> **Text passage**
----

If you’ve already built up a following in a certain market, than it might be time to expand beyond that market.

Generally, artists go on tour to help support and market a recent album release or sometimes even a single that might be getting massive traction on the radio or streaming platforms. This way, existing fans get to see you perform live after they’ve already listened to your new music, and new fans get to discover you from attending shows in their hometowns with their friends.

Let’s say at this point:

A) You’ve already built up a following in your town/city, and now you’re ready to perform in surrounding cities.


B) You’ve built up a following throughout your home Province/State, and now you’re ready to perform in surrounding Provinces/States.

It’s often important to play your local markets first, and then make your way around your country – but for some artists it ends up working out better for them to tour another country, gain a reputation there, and then back home. This one depends on your genre, where your fans are, and what cultures and markets tend to pick up your vibes.

Nonetheless, this “local” following is gauged by the amount of tickets you sell at the live shows you’ve already been performing. But it can also be proven by checking your online statistics. Check Facebook, Spotify, Google Analytics, and any other kind of geographical stats you can find about your fans. Once you’re aware that you have fans in surrounding markets, than it might be time to book yourself a tour!

----

> **Instructions**
(A) Repeat word for word the part of the touring text that runs from "Let’s say at" to "in surrounding Provinces/States.".
(B) According to the touring text, what is used to gauge an artist's "local" following?
(C) Using the touring text, explain why touring to support a recent album or single release helps an artist.

> **Dataset excerpt**
----

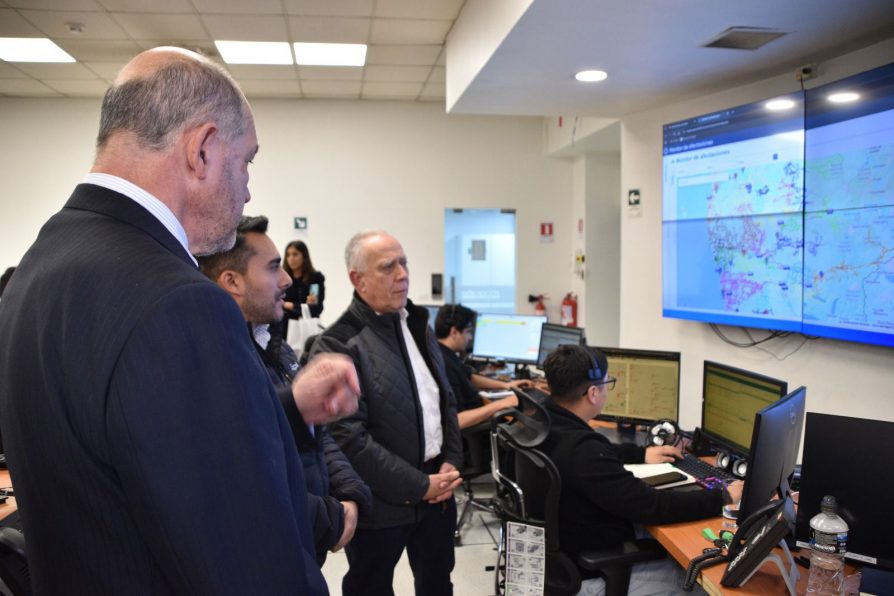 Primer mes de gobierno: ministro Segpres se reunió con gabinete regional de La Araucanía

----

> **Answer set**
(A)
Let’s say at this point:

A) You’ve already built up a following in your town/city, and now you’re ready to perform in surrounding cities.


B) You’ve built up a following throughout your home Province/State, and now you’re ready to perform in surrounding Provinces/States.

(B) The number of tickets sold at the live shows the artist has already been performing.

(C) Touring after a release lets existing fans see the artist perform live once they have already listened to the new music. It also lets new fans discover the artist by attending shows in their hometowns with their friends.